A society's capacity for resistance, the insubordination of a people, is a treasure for any political man or woman, republican or democrat, worthy of this name. This is the only long term republican and democratic guarantee. To say, as we understand from our candidates, that the French are unreformable, incorrigible, undisciplined, because they are capable of refusal, of taking a stand, right and left, even when it is a parliamentary law, is to deny the centuries of a culture of opposition that creates the wisdom of France. This capacity for revolt must irrigate a politician's reflection, often ossified by power and comfort, sting them to imagine equitability and moral ideas, to federate in the French way, within a republican framework born from the Revolution.

Let's not destroy this unique model of democracy, built over centuries of insubordination, to all and nothing, justified and unjustified, this is a dish and a sauce of exceptional rarity, of a complexity unanalysable, of which no one has the recipe because the French possess a tiny portion each, like a thousand individual spices. Let's not lose the magic formula, that special touch...It is this individual freedom at the heart of the collective, like in jazz, the only true democracy, the only true equality, and without which the voice of the worker, the company boss, the baker, the artist, the teacher, the craftsman, the office worker or team manager is neither more nor less important than that of a minister, because objectively each has their place in a republican collective, French style. This is the project of individual freedom in a society that is an elaboration of a thousand cheeses, wines, recipes, towns and villages, businesses, trades, and it is this diversity that creates its freedom and beauty. This was the project for a socially mixed society even in its economy, drawn up by the  Conseil National de la Résistance (1944), a project perverted and fought by the founding architects of the  European Community, from the centre-left (Jaques Delors), the right (Jean Monnet) or the extreme right (Robert Schuman), and by their current successors. 
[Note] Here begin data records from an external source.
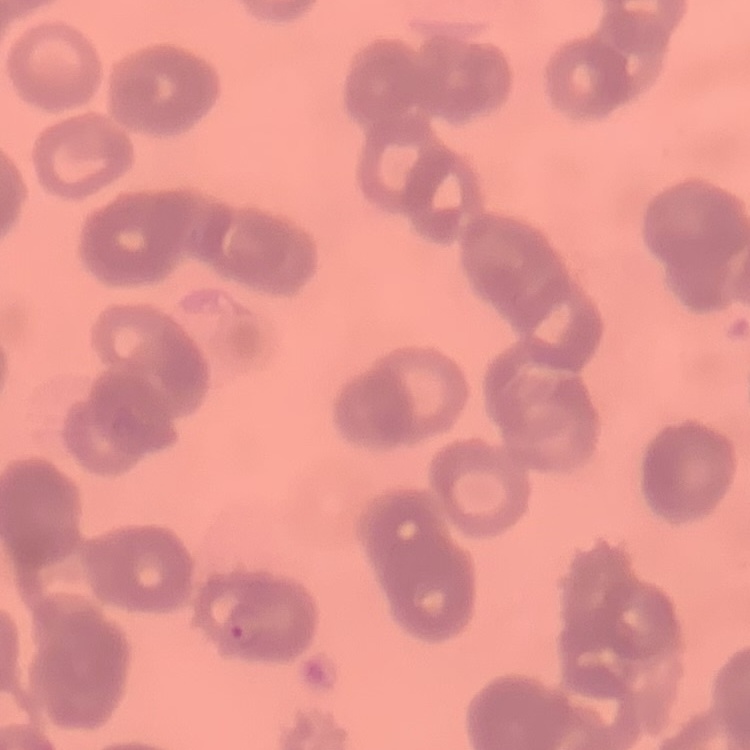
red_blood_cell_morphology: rouleaux formation
preparation: thin blood film
image_type: square crop of a larger photomicrograph
stain: Field's or Giemsa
Outline Plasmodium malariae parasites and classify them by life-cycle stage.
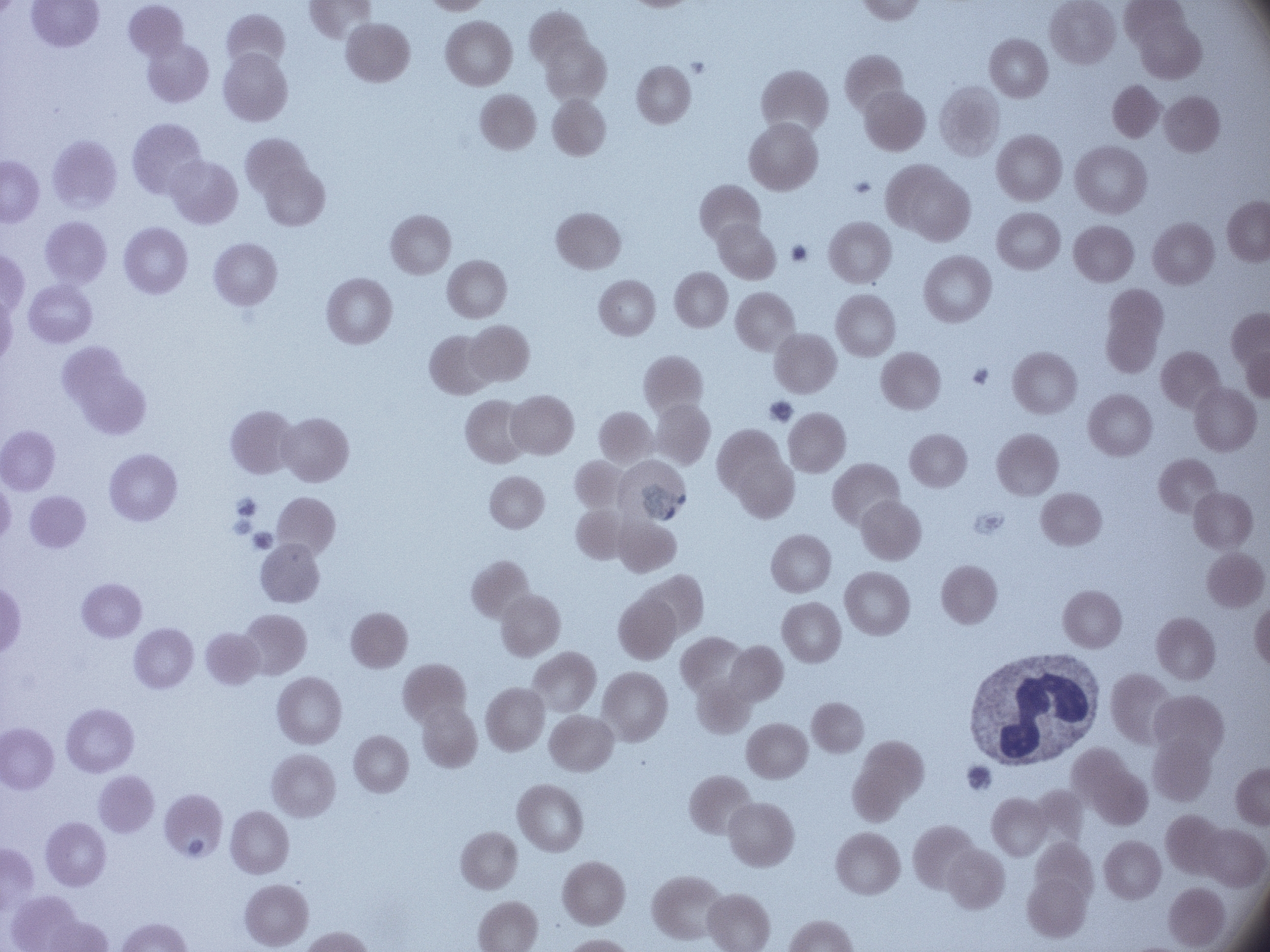

Approximate bounding boxes as [x1, y1, x2, y2] in pixels, from the source annotation, which is not necessarily exhaustive.
Trophozoites: [642, 483, 686, 520].

Species: Plasmodium malariae. Leica DM2000 optical microscope with a built-in camera. Giemsa stain. Image is 1270×952 pixels. Thin blood film. Single field of view. 100x magnification.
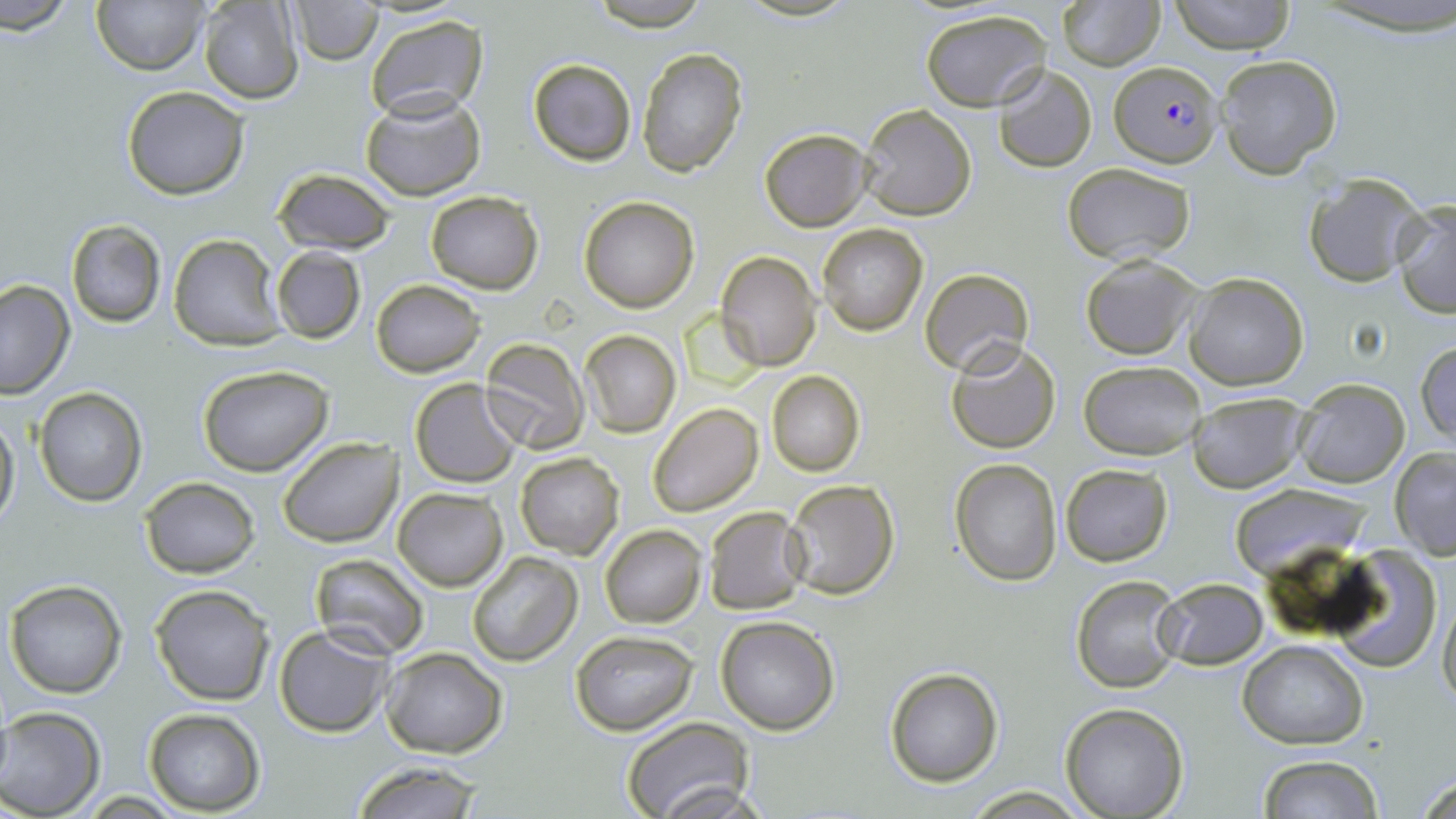

Approximate bounding boxes as [x1, y1, x2, y2] in pixels. Plasmodium falciparum-infected red blood cell locations: [1108, 59, 1222, 167]. Uninfected red blood cell locations: [4, 0, 76, 37], [91, 0, 211, 74], [289, 0, 383, 64], [587, 0, 711, 29], [1056, 0, 1166, 70], [1169, 0, 1294, 53], [198, 1, 304, 104], [919, 8, 1054, 111], [365, 15, 489, 123], [637, 45, 747, 176], [1216, 54, 1342, 177], [528, 58, 636, 167], [993, 65, 1097, 173], [122, 85, 249, 201], [361, 92, 487, 202], [859, 103, 977, 221], [758, 128, 872, 231], [1062, 163, 1195, 264], [272, 168, 396, 256], [1302, 172, 1429, 286], [424, 190, 544, 293], [578, 197, 701, 313], [1391, 197, 1456, 317], [64, 218, 166, 328], [817, 223, 929, 336], [167, 233, 285, 349], [271, 249, 366, 343], [716, 251, 821, 371], [1080, 252, 1203, 360], [920, 269, 1033, 376], [1184, 274, 1308, 390], [0, 280, 74, 400], [371, 280, 485, 376], [578, 329, 681, 438], [481, 337, 590, 454], [1415, 339, 1456, 445], [945, 340, 1063, 455], [1079, 361, 1206, 460], [197, 364, 333, 476], [766, 370, 865, 476], [409, 378, 521, 487], [1293, 378, 1410, 489], [34, 387, 147, 505], [1188, 395, 1308, 493], [648, 402, 764, 517], [0, 407, 19, 528], [277, 436, 403, 548], [1390, 448, 1456, 559], [515, 452, 625, 560], [950, 458, 1062, 586], [1061, 463, 1174, 566], [140, 476, 261, 578], [782, 478, 901, 600], [1228, 482, 1369, 575], [392, 487, 507, 591], [703, 506, 809, 615], [600, 525, 706, 627], [1323, 548, 1446, 673], [467, 551, 583, 667], [310, 552, 431, 660], [1071, 574, 1184, 695], [4, 578, 128, 700], [1153, 578, 1268, 669], [150, 583, 276, 704], [1437, 585, 1456, 711], [714, 615, 840, 735], [273, 625, 395, 736], [570, 630, 698, 735], [1238, 640, 1367, 749], [382, 646, 508, 757], [884, 667, 1002, 787], [1059, 702, 1189, 818], [0, 706, 105, 819], [143, 709, 265, 814], [620, 716, 755, 819], [1257, 755, 1387, 818], [349, 760, 487, 819], [1410, 767, 1456, 819], [960, 788, 1093, 818]. Slide-level diagnosis: Plasmodium falciparum. May-Grünwald-Giemsa-stained preparation. Thin blood smear. Light microscopy. Image is 1456×819 pixels. One field of a larger specimen. 1000x magnification.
It is this slow infusion of centuries of rebellions the most diverse since the middle ages that has determined our republic of which the point of sublimation was that big beautiful incomparable French Revolution. Jean-Claude Milner (Relire la Révolution, Verdier) has well defined its unique character to have been on a completely different scale from other revolutionary shoots that were inspired by the French Revolution. 

France itself has maintained this flame by volcanic resurgences like the Trois Glorieuses of 1830, the Days of 1832 recounted by Victor Hugo and Alexandre Dumas, the Revolution of 1848, the Paris Commune of 1871, the Law of 1905 on secularism, the Paid Holidays in 1936, and the ensemble of social struggles like the epic miners strike after the Second World War...
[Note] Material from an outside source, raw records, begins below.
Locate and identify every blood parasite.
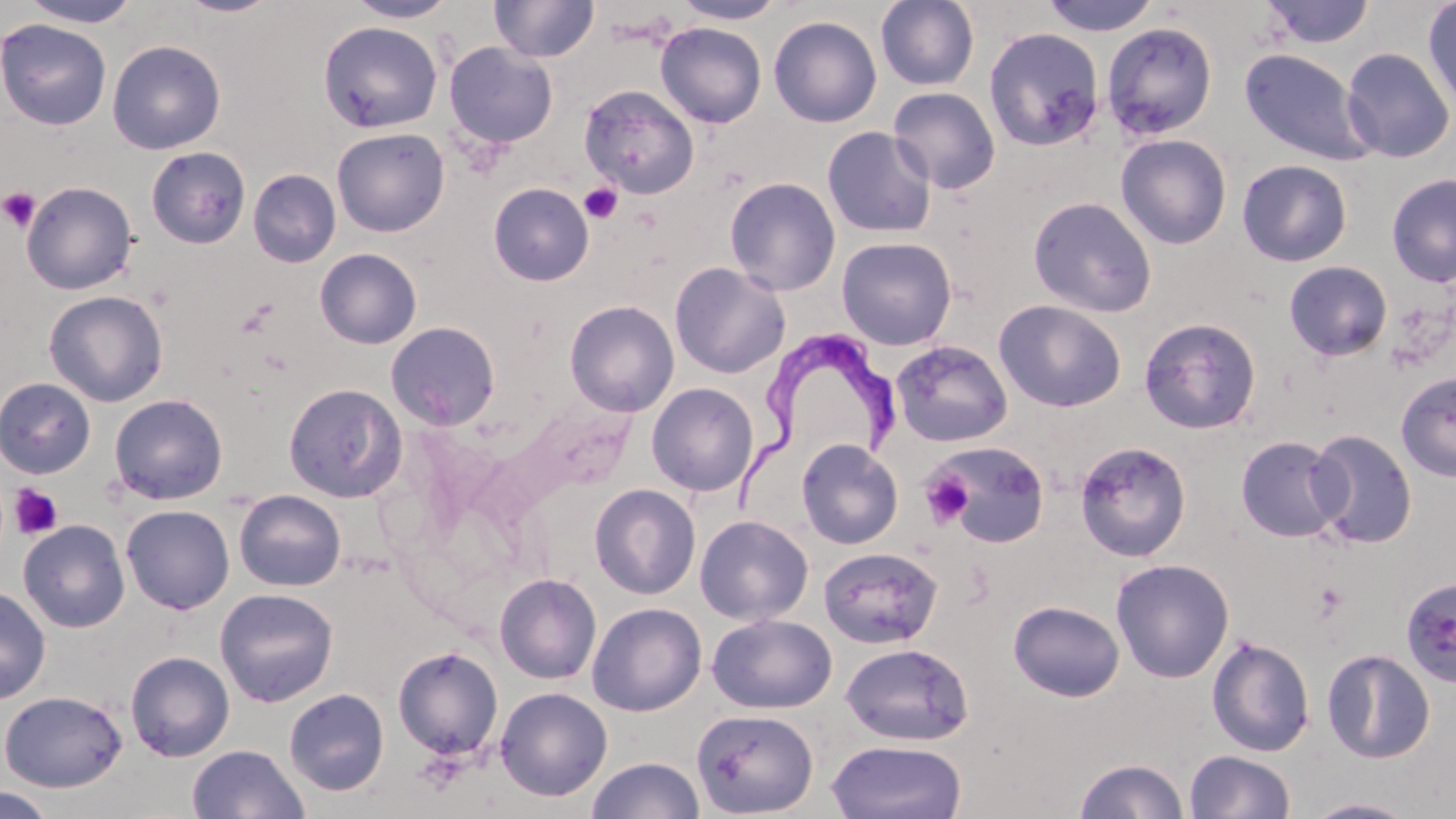

Approximate bounding boxes as (x1, y1, x2, y2) in pixels.
Trypanosoma brucei: (725, 330, 908, 530).
No Plasmodium falciparum, Plasmodium ovale, Plasmodium malariae, Plasmodium vivax, or Babesia divergens observed.

Summary:
  - Platelet locations: (579, 182, 623, 224), (0, 186, 42, 233), (919, 470, 974, 530), (9, 485, 64, 540), (1313, 580, 1348, 620)
  - Uninfected red blood cell locations: (174, 0, 282, 18), (344, 0, 458, 23), (490, 0, 599, 63), (672, 0, 786, 25), (875, 0, 980, 91), (1039, 0, 1163, 36), (19, 1, 141, 28), (1261, 1, 1375, 49), (1422, 2, 1456, 115), (768, 15, 882, 127), (0, 18, 113, 131), (318, 20, 443, 133), (1102, 21, 1218, 140), (655, 22, 767, 128), (984, 27, 1105, 150), (107, 39, 226, 154), (444, 42, 558, 149), (1341, 47, 1455, 163), (1238, 48, 1376, 166), (579, 84, 699, 198), (888, 86, 1001, 195), (822, 126, 937, 238), (331, 127, 450, 237), (1116, 134, 1232, 249), (145, 146, 251, 249), (1236, 159, 1353, 267), (248, 169, 341, 268), (1387, 173, 1456, 287), (724, 177, 841, 296), (21, 181, 138, 294), (488, 182, 594, 286), (1028, 196, 1157, 317), (836, 236, 957, 350), (314, 248, 422, 349), (1284, 260, 1393, 361), (669, 262, 791, 379), (44, 290, 168, 406), (564, 299, 680, 417), (993, 299, 1126, 412), (1138, 317, 1262, 435), (386, 321, 501, 430), (890, 340, 1013, 447), (1396, 370, 1456, 482), (0, 377, 96, 479), (284, 382, 406, 503), (647, 382, 759, 496), (108, 393, 228, 505), (1308, 429, 1417, 549), (1235, 435, 1346, 542), (797, 439, 903, 549), (1075, 440, 1192, 561), (928, 441, 1050, 548), (589, 483, 701, 600), (233, 489, 346, 591), (121, 504, 235, 614), (695, 515, 813, 625), (18, 520, 130, 633), (818, 545, 943, 649), (1110, 558, 1234, 683), (494, 573, 602, 684), (1400, 575, 1456, 688), (0, 585, 51, 705), (214, 588, 339, 707), (1008, 600, 1125, 702), (587, 602, 707, 716), (707, 613, 837, 714), (1206, 635, 1315, 757), (840, 642, 974, 746), (392, 646, 504, 760), (1322, 649, 1436, 763), (125, 651, 235, 762), (495, 686, 613, 801), (284, 688, 389, 796), (0, 690, 128, 792), (691, 708, 819, 818), (826, 740, 967, 819), (187, 744, 310, 819), (1184, 750, 1296, 819), (587, 756, 704, 818), (1074, 759, 1189, 818), (0, 787, 56, 819), (1304, 797, 1421, 818)
  - Slide-level diagnosis: Trypanosoma brucei
  - Stain: May-Grünwald-Giemsa
  - Magnification: 1000x
  - Modality: optical microscopy
  - Field of view: one of a larger specimen
  - Image size: 1456×819 pixels
  - Preparation: thin blood film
Emerged from all of these street irruptions in the political functioning of our republic, are the wealth and values of solidarity and individuality, courage in particular, even sometimes in defeat, which makes French society an ideal model and the most visited country in the world, which is not by chance, but because it has taste, good taste, that of freedom.

La révolution des casseroles correctly puts sound and light on the corruption that threatens this history of France, and even more so today in a world controlled by mafias and oligarchs, because corruption conditions and subordinates all practices and organises all the other dangers: political, economic, demographic, ecological,cultural... Corruption put Hitler in power and it recently elected Donald Trump to the summit of the world's biggest military power.

This very free concert of casseroles against corruption is the most beautiful –and still small– political music that we have heard in a long time. Romania and Iceland have given it some beautiful orchestrations; from Italy and Spain, from Greece or Brazil and Russia a few echos are coming our way. But let's wait for the next course...

Yves Sportis
Translation by Sandra Miley

        1. A lobbyist defends individual interests and private property in opposition to a citizen who defends general interests and public property.